Training

Training#

Most examples we showed in this documentation used pre-trained models as-is. For example, we often used lmsys/vicuna-7b-v1.5 and mistralai/Mistral-7B-Instruct-v0.2 for QA models, and intfloat/e5-base-v2 for our dense embedding models. However, in practice, finetuning these models with task-specific data often leads to much better performance (Karpukhin et al., 2020, Izacard et al., 2021; Wang et al., 2022).

To this end, we provide various training algorithms for both dense retrieval and generative models. This (non-exhaustive and growing) collection of algorithms comes from the latest research in the field, and we provide a simple interface to train these models with your own data.

Algorithm

Target Model

Training Data

Section

CTL

Encoder

(q, p, hard negative p†)

Contrastive Learning (CTL)

DCA

Encoder

(q, p†)

Distill from Cross-Attention scores (DCA)

RPG

Encoder

(q, p†, a)

Distill from an LM’s probability distribution (RPG)

SFT

Decoder

(h†, q, p, a)

SFT with Gold Data (SFT)

SwR

Decoder

(h†, q, p, a)

SFT with a Frozen Retriever (SwR)

FiD

Encoder-Decoder

(h†, q, p, a)

Fusion-in-Decoder Training (FiD)

where “h” stands for chat history, “q” stands for a question, “p” stands for a (gold) passage, and “a” stands for a (gold) answer. “†” indicates this element is optional.
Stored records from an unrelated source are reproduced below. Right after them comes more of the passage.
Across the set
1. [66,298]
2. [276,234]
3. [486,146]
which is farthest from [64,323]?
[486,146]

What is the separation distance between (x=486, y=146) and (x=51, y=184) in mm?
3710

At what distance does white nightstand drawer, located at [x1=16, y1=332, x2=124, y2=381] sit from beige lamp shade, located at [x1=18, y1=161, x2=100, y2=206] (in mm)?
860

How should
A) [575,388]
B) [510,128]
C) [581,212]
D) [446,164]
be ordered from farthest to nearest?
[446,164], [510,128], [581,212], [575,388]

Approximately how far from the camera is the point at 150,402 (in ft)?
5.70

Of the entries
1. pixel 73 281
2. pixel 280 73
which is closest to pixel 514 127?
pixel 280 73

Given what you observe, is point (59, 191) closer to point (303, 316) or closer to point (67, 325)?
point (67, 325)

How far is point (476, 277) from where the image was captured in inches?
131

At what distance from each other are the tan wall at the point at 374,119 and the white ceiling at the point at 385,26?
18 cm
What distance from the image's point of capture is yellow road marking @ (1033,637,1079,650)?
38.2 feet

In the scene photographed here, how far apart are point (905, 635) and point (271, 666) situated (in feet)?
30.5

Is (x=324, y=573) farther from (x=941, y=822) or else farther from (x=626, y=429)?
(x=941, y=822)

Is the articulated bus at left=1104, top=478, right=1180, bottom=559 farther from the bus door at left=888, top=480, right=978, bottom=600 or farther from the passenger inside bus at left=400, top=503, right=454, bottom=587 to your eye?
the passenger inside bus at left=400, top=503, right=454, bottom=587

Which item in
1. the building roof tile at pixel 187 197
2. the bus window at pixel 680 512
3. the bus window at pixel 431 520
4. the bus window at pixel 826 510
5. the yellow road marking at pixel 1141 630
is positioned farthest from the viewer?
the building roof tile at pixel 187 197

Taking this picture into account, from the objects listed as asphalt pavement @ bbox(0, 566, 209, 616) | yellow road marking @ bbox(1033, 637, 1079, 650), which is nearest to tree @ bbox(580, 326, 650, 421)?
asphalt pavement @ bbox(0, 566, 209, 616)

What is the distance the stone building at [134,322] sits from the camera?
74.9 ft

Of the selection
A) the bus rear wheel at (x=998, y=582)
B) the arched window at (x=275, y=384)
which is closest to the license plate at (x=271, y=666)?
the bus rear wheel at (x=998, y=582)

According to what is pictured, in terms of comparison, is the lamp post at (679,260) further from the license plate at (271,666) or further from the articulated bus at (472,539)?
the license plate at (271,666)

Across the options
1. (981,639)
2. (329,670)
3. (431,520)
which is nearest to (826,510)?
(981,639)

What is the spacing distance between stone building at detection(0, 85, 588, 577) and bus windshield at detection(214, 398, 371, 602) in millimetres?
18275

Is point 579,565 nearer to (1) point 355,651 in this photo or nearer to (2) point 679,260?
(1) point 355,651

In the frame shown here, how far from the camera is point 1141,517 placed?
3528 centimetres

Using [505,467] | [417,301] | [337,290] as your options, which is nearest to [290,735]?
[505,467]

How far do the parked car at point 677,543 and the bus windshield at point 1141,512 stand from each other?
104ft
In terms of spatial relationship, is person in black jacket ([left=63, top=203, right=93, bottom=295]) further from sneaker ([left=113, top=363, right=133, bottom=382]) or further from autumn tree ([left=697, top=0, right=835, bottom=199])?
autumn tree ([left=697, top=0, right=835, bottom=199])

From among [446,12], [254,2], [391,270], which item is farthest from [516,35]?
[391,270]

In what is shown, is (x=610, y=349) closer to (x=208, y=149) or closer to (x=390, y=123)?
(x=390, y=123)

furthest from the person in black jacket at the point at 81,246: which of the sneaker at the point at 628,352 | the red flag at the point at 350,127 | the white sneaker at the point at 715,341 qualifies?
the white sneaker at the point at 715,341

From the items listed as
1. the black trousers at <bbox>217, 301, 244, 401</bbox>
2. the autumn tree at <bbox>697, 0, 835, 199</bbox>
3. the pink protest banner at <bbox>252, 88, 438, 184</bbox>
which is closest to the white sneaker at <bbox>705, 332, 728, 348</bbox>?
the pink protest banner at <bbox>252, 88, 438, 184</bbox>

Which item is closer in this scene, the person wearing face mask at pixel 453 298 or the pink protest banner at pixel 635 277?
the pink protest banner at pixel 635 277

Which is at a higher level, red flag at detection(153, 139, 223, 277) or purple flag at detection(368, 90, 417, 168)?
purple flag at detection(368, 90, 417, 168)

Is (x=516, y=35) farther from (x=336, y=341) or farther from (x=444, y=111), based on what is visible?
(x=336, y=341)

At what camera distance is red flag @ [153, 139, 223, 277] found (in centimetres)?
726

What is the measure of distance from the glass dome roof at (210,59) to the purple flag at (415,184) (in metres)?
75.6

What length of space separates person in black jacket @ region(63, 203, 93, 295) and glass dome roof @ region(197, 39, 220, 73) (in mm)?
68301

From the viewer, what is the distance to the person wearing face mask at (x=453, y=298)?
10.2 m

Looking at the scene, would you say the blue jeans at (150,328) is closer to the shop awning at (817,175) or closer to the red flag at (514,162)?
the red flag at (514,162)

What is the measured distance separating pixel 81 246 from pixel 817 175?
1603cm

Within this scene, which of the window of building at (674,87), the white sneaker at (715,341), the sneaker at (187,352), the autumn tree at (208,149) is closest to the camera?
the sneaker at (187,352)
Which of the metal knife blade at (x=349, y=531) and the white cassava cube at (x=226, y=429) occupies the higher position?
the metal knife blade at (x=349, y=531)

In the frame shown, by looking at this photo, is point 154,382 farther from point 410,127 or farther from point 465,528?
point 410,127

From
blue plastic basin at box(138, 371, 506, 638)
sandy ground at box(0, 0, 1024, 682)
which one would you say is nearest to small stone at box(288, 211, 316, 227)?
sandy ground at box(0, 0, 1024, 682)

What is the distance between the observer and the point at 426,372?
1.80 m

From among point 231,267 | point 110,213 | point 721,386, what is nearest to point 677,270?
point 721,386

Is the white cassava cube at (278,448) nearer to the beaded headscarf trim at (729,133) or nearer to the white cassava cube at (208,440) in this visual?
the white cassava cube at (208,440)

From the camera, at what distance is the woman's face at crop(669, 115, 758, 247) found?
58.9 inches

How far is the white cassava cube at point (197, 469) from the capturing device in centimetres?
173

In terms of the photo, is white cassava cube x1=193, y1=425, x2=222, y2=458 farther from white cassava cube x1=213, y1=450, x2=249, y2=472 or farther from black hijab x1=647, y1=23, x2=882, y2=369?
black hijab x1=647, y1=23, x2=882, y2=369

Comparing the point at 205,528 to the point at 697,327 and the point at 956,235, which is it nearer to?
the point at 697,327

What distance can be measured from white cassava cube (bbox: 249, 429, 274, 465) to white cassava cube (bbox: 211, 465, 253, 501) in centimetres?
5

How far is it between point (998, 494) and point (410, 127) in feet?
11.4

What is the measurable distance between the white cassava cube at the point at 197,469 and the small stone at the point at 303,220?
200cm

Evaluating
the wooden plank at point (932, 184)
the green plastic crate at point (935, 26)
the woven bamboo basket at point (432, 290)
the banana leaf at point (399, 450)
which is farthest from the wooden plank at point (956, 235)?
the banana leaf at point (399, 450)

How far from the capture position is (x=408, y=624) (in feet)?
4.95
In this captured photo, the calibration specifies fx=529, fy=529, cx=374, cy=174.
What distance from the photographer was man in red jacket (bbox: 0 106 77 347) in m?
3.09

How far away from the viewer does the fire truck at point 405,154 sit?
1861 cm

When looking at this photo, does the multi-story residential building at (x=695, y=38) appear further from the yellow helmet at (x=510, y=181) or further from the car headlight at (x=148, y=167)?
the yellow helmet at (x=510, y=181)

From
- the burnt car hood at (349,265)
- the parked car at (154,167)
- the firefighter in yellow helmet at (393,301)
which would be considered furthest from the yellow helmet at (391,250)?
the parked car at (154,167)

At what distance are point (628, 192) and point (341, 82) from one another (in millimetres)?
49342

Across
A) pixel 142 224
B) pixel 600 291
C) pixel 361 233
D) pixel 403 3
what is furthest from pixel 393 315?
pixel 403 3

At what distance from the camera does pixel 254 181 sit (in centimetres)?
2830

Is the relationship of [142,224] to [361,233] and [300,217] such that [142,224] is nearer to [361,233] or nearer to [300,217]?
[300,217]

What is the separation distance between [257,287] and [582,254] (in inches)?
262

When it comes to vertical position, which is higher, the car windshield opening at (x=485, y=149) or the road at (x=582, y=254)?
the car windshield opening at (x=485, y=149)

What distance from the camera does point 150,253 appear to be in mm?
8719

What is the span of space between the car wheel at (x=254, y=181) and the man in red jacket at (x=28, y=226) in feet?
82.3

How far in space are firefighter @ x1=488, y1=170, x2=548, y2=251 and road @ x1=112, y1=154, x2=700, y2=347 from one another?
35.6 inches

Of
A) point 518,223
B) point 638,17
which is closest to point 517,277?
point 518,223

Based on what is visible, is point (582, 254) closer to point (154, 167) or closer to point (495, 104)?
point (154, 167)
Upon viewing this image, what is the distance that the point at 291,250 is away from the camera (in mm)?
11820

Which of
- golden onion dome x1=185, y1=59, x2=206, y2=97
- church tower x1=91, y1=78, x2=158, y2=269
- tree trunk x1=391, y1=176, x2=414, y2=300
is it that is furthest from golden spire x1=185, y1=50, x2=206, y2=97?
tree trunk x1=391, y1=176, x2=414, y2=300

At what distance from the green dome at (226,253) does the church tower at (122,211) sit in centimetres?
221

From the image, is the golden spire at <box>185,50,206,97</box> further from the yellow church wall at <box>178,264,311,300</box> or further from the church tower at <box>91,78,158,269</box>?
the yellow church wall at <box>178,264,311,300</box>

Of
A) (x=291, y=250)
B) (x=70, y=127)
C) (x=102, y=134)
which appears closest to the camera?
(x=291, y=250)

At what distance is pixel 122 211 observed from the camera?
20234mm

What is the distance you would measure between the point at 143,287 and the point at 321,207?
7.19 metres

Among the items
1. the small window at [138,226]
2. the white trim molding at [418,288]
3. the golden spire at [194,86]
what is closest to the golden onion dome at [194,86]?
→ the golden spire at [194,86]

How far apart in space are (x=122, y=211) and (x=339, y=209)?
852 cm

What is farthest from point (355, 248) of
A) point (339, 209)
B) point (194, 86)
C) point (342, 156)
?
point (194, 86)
We implement our trainers based on the Trainer class from the transformers library. This means that most of the arguments are the same as if you are familiar with the transformers library.

Note

Currently, our training scripts assume a single GPU setting, since our evaluation loop assumes all models are loaded on a single GPU. To avoid unexpected behavior with multi-GPU training, we suggest setting --evaluation_strategy=no with our current training scripts.

References:

  • Vladimir Karpukhin, Barlas O ̆guz, Sewon Min, Patrick Lewis, Ledell Wu, Sergey Edunov, Danqi Chen, and Wen tau Yih. 2020. Dense passage retrieval for open-domain question answering.

  • Gautier Izacard, Mathilde Caron, Lucas Hosseini, Sebastian Riedel, Piotr Bojanowski, Armand Joulin, and Edouard Grave. 2021. Unsupervised dense information retrieval with contrastive learning.

  • Liang Wang, Nan Yang, Xiaolong Huang, Binxing Jiao, Linjun Yang, Daxin Jiang, Rangan Majumder, and Furu Wei. 2022. Text embeddings by weakly supervised contrastive pre-training.